О том, что вместо утраченного глаза я заполучил взамен то, за счет чего мог бы купить сотню лучших в мире глазных имплантов, выяснилось чуть позже. Поначалу ситуация показалась мне крайне забавной. Я даже загнал врачей в тупик вопросом, обязан ли сдавать три четверти своих алмазов государству, как велит закон о нахождении кладов, или все эти сокровища являются исключительно моей собственностью. И лишь когда до меня дошла вся серьезность и безысходность моего положения, я понял, что радоваться здесь совершенно нечему. После чего погрузился в такое беспросветное отчаянье, что хоть ложись да помирай… Вернее, просто помирай, поскольку в те дни я так и так лежал не вставая.
Ходить – в смысле ковылять на костылях – я начал спустя еще месяц. За это время мое здоровье почти не улучшилось. Я оправился от последствий комы и пережитого стресса, мало-мальски свыкся с судьбой и начал банально сходить с ума от скуки. Поэтому и решил, стиснув зубы, заняться посильными тренировками, дабы научиться на первых порах самостоятельно доходить хотя бы до туалета.
Врачи не возражали при условии, что я не буду перенапрягаться. Наблюдающая за мной группа исследователей тоже была «за» – им давно не терпелось узнать, как отразится возросшая физическая нагрузка на мне и моем паразите. Прикончит он меня или нет, в любом случае «толстолобики» – так я их прозвал для себя – получат конкретный результат. А если все-таки прикончит, то они еще и разживутся лишними внебюджетными средствами, ибо вряд ли меня уложат в гроб вместе с моими алмазами.

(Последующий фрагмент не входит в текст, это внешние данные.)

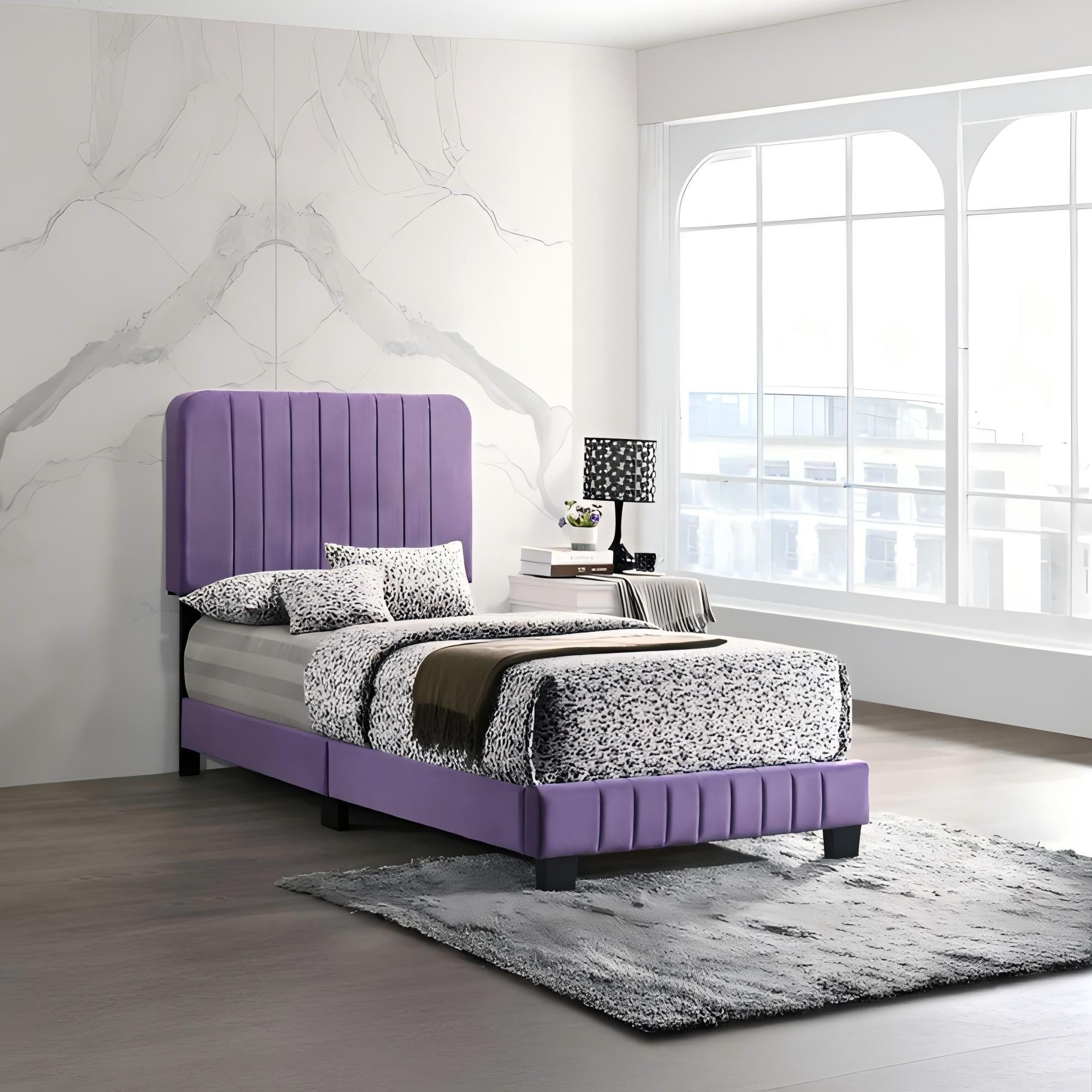 Roomfitters Twin Upholstered Platform Bed Frame With Vertical Channel Headboard No Box Spring Needed Vibrant Purple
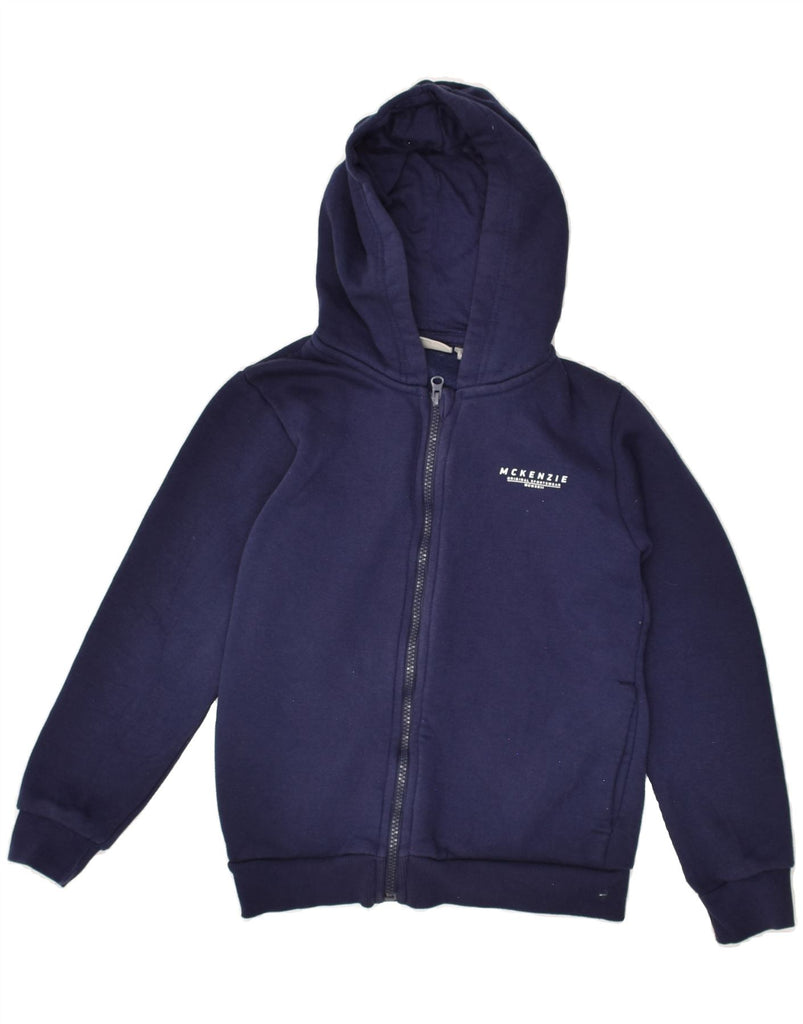 MCKENZIE Boys Zip Hoodie Sweater 10-11 Years Navy Blue Cotton Vintage Mckenzie and Second-Hand Mckenzie from Messina Hembry 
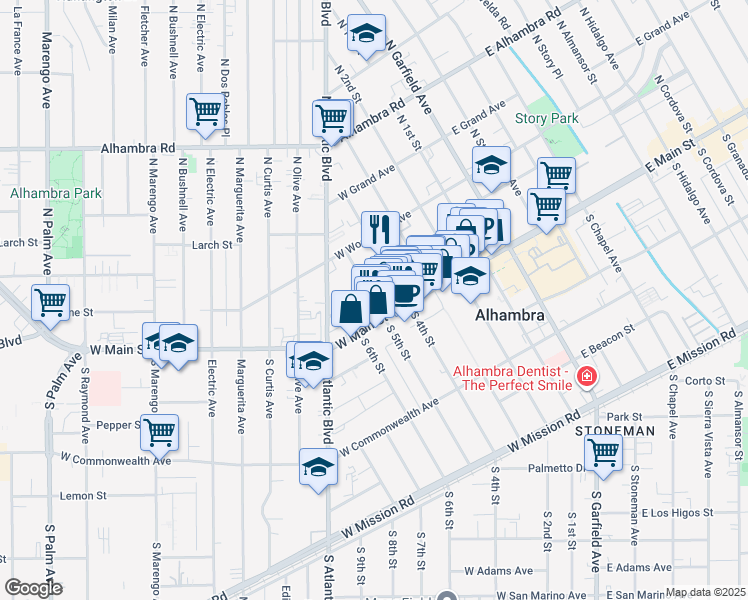 map of restaurants, bars, coffee shops, grocery stores, and more near North 5th Street in Alhambra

Упомянув про костыли, я имел в виду именно их – настоящие антикварные костыли, – а не современные, во стократ более удобные кибернетические ходунки. Нет, я вовсе не хотел усложнить таким образом себе задачу. Причина крылась в том, что врачам стало попросту жаль переводить на меня современное оборудование, ведь я и так нанес в этом плане госпиталю большие убытки.

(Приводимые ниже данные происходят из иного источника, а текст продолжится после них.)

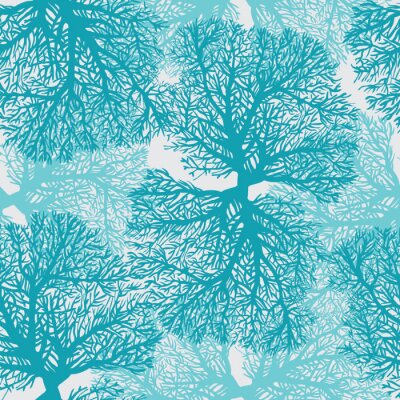 Tapete Dekoratives Muster mit blauen Korallen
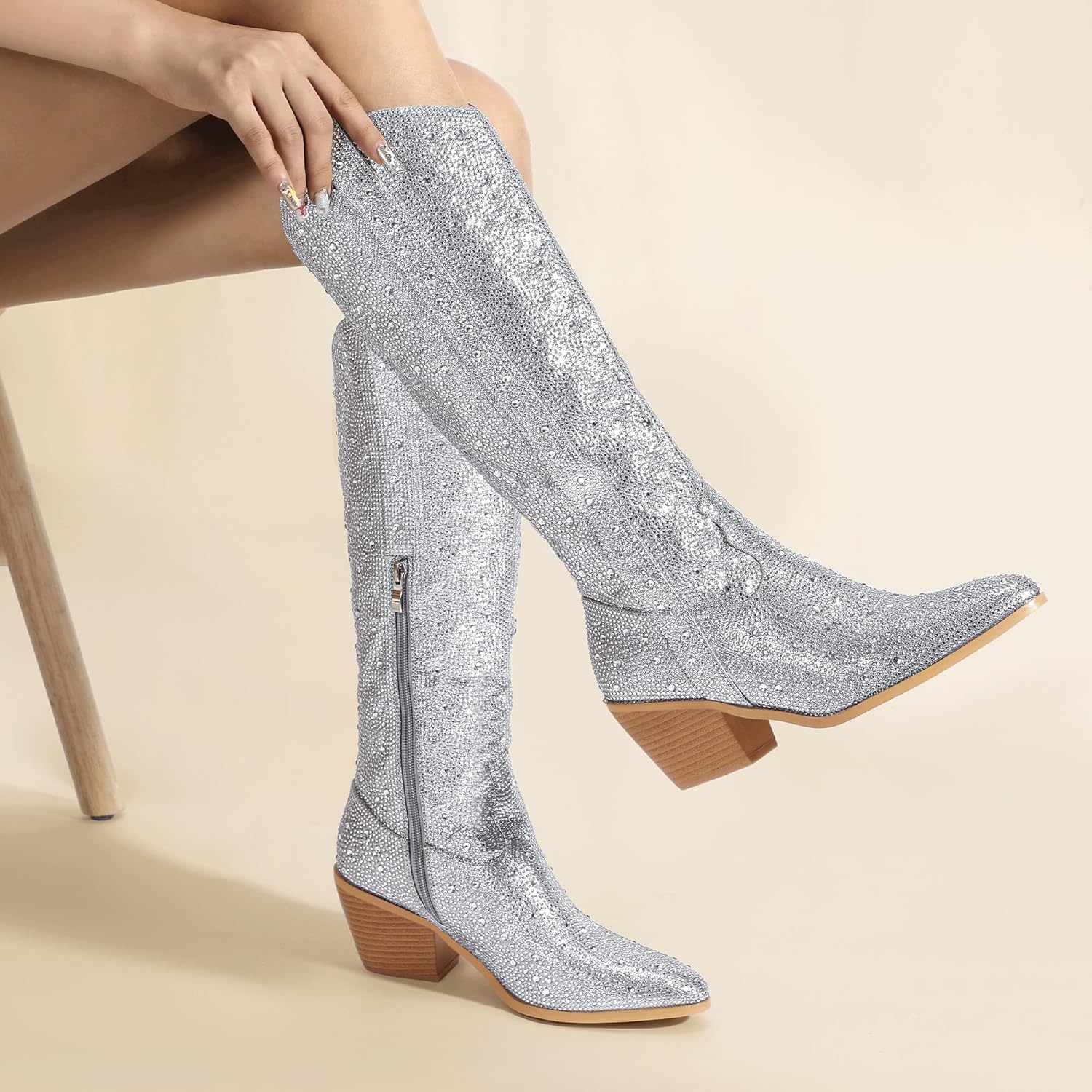 image:imageIDIFU IN3 Rhinestone Cowboy Boots For Women Knee High Western Cowgirl Boots Pointed Toe Block Chunky Heels Sparkly Glitter Long Tall Dress Booties Party Bling Shiny BootsRhinestone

В первые же дни моего пребывания в нем было замечено, что любое подключенное ко мне медицинское оборудование вскоре начинает барахлить, а потом выходит из строя. Поначалу этому не придали значения. Грешили на сбои в подаче электричества и мощные магнитные бури, неподалеку от Барьера практически не утихавшие. Однако нельзя было не отметить, что я притягивал подобные неприятности сильнее прочих больных.